Prompt :: Go over the listing below line by line, and return each one holding the string "States".

Records supplied ::

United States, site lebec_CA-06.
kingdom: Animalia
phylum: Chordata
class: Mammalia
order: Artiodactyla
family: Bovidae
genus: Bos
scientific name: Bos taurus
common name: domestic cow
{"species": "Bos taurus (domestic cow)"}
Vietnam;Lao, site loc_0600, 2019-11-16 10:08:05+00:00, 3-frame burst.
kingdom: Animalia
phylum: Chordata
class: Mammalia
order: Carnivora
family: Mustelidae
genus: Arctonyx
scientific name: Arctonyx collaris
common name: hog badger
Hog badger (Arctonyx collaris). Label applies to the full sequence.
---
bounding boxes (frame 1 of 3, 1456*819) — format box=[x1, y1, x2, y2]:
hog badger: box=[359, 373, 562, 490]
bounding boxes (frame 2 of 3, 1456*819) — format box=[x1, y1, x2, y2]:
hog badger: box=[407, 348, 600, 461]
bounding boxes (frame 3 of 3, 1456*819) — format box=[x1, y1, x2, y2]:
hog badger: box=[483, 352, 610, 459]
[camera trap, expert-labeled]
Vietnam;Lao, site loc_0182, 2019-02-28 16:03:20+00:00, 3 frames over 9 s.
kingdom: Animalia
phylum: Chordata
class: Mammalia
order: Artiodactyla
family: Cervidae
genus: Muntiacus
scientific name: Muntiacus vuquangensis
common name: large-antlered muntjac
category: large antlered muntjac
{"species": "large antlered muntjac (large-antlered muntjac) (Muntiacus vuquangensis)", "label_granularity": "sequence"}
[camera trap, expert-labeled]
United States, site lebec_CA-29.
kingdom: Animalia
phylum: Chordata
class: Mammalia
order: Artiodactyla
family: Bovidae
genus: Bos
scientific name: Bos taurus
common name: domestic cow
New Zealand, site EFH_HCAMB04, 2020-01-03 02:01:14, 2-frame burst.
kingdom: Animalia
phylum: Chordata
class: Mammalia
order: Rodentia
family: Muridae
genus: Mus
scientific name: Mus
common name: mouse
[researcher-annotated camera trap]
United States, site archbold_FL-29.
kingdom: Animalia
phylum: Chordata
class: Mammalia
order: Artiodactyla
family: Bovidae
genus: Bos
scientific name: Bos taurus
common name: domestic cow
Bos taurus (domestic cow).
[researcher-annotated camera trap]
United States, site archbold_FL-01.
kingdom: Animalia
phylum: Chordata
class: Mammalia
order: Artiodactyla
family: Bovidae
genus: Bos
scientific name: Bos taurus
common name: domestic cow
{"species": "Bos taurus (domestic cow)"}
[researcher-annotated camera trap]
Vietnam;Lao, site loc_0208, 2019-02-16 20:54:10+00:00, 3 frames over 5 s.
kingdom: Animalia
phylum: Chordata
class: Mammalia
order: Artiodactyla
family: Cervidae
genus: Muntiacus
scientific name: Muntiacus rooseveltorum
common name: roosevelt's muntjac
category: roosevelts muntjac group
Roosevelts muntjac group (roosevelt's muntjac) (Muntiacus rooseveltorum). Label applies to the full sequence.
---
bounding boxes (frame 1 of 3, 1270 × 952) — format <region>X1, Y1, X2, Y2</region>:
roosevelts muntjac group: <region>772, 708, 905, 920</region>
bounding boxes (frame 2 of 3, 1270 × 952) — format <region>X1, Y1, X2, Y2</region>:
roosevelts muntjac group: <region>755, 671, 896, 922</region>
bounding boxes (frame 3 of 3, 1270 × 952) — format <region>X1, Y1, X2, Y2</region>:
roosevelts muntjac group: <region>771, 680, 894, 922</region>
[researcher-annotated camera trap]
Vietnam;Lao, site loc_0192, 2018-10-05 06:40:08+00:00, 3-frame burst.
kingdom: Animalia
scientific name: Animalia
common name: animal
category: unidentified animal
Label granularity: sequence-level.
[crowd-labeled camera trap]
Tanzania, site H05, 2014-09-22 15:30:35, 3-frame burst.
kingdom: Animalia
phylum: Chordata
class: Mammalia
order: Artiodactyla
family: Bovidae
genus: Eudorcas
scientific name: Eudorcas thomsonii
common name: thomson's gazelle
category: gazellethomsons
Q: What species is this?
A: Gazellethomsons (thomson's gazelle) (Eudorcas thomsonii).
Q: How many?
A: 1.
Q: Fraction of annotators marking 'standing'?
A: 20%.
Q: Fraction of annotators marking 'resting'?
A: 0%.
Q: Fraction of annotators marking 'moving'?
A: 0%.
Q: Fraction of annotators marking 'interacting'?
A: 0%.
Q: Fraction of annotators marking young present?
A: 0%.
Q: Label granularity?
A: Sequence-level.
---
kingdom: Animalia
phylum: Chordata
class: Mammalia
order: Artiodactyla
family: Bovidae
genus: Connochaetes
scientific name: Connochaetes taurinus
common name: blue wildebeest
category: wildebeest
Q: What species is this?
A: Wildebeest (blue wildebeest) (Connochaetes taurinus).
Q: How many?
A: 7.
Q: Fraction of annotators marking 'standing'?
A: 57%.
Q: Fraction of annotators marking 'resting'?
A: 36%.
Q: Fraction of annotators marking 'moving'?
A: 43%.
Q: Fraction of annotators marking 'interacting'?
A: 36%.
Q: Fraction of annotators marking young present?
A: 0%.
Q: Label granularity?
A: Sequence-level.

Exercise result ::
United States, site lebec_CA-06.
United States, site lebec_CA-29.
United States, site archbold_FL-29.
United States, site archbold_FL-01.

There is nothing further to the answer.